▶ [Document text]:
Daily stand-up meetings might be the quickest way to waste our time as a leader. As a manager, we have likely witnessed this first-hand. Our daily stand-up meetings have become bloated and unengaging, the more time passes and the bigger our teams grow. Should we be doing something different? And if so, what? Has the time to kill the daily stand-up meeting come? Here are some alternative perspectives:…


Why Daily Stand-Up Meetings Do Not Always Work


01. Many oars, too many directions:

The original intention behind a daily stand-up meeting is extremely sound. Popularized by the Agile methodology of project management, daily stand-up meetings are meant to share progress and identify any blockers the team is facing. For the few teams who strictly adhere to only sharing status updates and blockers, a daily stand-up can serve them well.

However, for most of us in practice, it is a different story. We get overly excited and cram other intentions into our daily stand-ups: We want them to be an energizing morale booster for the team, a time to reflect on what went well, an opportunity for team members who don’t regularly talk to each other to feel connected… No wonder daily stand-up meetings start to run over, with folks rambling, and people disengaging.


Try to do all three at the same time, and we end up having too many oars, rowing in too many directions. A bloated, ineffective meeting manifests.


02. Twenty hours down the drain per week

Say we are able to miraculously, consistently hold 10 – 15 minute daily stand-up meetings with our team. But as we switch gears to dig back into our work, what we do not realize is that it takes an average of 20/25 minutes to get back to the task at hand.

This means the time a team member needs to recoup from the daily stand-up is longer than the daily stand-up meeting itself. That is an irreversible 25 minutes taken away from every single one of our team member every week. So if we have 10 team members, that’s 20 hours poured down the drain. Is the cost of the interruption worth it?


03. Lack of recorded history

Someone calls in sick and cannot make the daily stand-up meeting. A remote employee cannot participate in the daily stand-up because it’s 1AM their local time when it’s 9AM for the rest of the team. How do you ensure that everyone is on the same page, especially as our team grows and becomes more spread out? With daily stand-up meetings being in-person or over Zoom, we lack a shared recorded history of the progress being made.

This particularly becomes apparent when someone new joins the team. We would love to be able to share the week-to-week progress the team has made to give them full context on a project… But with daily stand-ups meetings, that history is scattered in a series of haphazard notes at best and does not provide the new hire a complete picture.

▶ [Requirement A]:
In the stand-up meeting text, which methodology popularized daily stand-up meetings?
▶ [Requirement B]:
Reproduce the passage of the stand-up meeting text between "However, for most" and "and people disengaging.", inclusive.

▶ [Data shown]:
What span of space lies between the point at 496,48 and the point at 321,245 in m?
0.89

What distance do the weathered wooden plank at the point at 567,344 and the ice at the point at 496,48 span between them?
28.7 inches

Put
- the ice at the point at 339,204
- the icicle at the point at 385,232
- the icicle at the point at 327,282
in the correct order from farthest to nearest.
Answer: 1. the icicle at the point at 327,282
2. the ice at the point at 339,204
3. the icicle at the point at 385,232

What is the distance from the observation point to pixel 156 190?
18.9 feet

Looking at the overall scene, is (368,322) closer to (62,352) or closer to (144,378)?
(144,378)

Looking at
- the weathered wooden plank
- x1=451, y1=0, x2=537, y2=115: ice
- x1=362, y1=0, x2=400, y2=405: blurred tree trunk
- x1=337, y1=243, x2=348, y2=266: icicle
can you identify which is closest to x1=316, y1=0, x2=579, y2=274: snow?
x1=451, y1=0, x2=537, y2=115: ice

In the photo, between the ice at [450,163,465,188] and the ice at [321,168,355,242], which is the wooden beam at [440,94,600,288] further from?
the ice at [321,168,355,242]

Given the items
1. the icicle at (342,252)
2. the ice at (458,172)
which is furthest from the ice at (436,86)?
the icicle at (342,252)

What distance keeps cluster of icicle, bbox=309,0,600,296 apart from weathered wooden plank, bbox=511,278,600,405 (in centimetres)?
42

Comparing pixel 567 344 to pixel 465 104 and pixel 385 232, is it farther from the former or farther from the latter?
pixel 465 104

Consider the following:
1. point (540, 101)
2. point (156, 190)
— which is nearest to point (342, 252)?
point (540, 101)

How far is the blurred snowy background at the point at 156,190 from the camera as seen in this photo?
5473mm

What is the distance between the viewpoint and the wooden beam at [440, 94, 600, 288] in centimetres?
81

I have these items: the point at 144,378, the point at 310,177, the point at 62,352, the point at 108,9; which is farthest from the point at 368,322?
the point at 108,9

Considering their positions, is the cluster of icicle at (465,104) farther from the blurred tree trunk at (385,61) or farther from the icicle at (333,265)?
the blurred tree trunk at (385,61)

▶ [Final answer A]:
The Agile methodology of project management.

▶ [Final answer B]:
However, for most of us in practice, it is a different story. We get overly excited and cram other intentions into our daily stand-ups: We want them to be an energizing morale booster for the team, a time to reflect on what went well, an opportunity for team members who don’t regularly talk to each other to feel connected… No wonder daily stand-up meetings start to run over, with folks rambling, and people disengaging.